Le neuvième album studio de The Cure, « Wish » , est paru en 1992, à une époque où j’avais cessé depuis quelques années de suivre le groupe, car j’étais alors bien occupé par ma première relation amoureuse, par ma thèse et par la découverte du classique et du jazz, de Manset et de Murat, et enfin du rock et de la pop indé (The Smiths, The Pixies, PJ Harvey, R.E.M, Ride…). Pour moi l’histoire de The Cure s’était plus ou moins arrêtée avec « The head on the door » et « Kiss me kiss me kiss me » , que je trouvais tous les deux sympas mais inégaux, et tellement moins puissants que « Faith » ou « Pornography » .
En 1992, The Cure est au sommet de sa popularité et de son succès commercial, et « Wish » déboule en tête des ventes au Royaume-Uni dès sa sortie.
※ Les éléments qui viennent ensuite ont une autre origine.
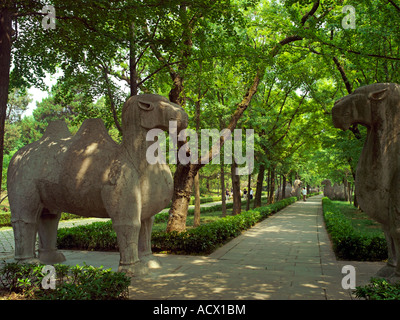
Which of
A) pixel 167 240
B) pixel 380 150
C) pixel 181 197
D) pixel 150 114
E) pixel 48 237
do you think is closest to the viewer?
pixel 380 150

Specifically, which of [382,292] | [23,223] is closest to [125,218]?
[23,223]

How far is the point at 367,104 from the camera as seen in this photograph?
16.7 feet

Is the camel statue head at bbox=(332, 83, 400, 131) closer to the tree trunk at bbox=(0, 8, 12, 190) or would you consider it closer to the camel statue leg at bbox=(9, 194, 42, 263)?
the camel statue leg at bbox=(9, 194, 42, 263)

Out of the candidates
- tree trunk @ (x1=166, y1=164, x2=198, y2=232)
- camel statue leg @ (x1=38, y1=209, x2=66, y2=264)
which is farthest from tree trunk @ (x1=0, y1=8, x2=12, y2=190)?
tree trunk @ (x1=166, y1=164, x2=198, y2=232)

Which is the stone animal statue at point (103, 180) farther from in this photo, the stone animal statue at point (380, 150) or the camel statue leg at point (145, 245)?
the stone animal statue at point (380, 150)

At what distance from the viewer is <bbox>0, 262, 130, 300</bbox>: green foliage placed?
3.87 metres

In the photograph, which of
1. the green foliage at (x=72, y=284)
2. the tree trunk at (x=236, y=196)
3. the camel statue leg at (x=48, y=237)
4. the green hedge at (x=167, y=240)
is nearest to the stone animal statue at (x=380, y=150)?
the green foliage at (x=72, y=284)

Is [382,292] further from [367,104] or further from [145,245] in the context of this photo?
[145,245]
En France on entend même les principaux singles sur Fun radio ou Skyrock, ce qui laisse songeur quand on sait le contenu glaçant de la trilogie gothique de 1980-82. Pour ma part, je n’ai alors retenu qu’un seul titre, le sautillant « Friday I’m in love » , et je n’ai donc pas eu l’occasion de me rendre compte que l’album restait habité par l’angoisse, les démons et les chagrins.
C’est il y a peu de temps que j’ai découvert ce magnifique morceau qu’est « From the edge of the deep green sea » , un titre long (7’40) et construit comme une lente et implacable ascension.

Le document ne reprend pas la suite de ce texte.